▶ **Task details**
Please repeat the lines below exactly. Begin with the line containing "Για τη Γερμανία" and go on through the line containing "Почему в машинах".

▶ **Supplied material**
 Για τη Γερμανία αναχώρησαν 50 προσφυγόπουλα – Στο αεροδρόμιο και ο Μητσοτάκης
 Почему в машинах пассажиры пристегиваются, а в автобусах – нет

--

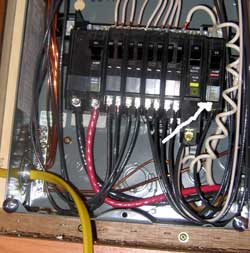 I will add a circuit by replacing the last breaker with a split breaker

▶ **Output for this task**
 Για τη Γερμανία αναχώρησαν 50 προσφυγόπουλα – Στο αεροδρόμιο και ο Μητσοτάκης
 Почему в машинах пассажиры пристегиваются, а в автобусах – нет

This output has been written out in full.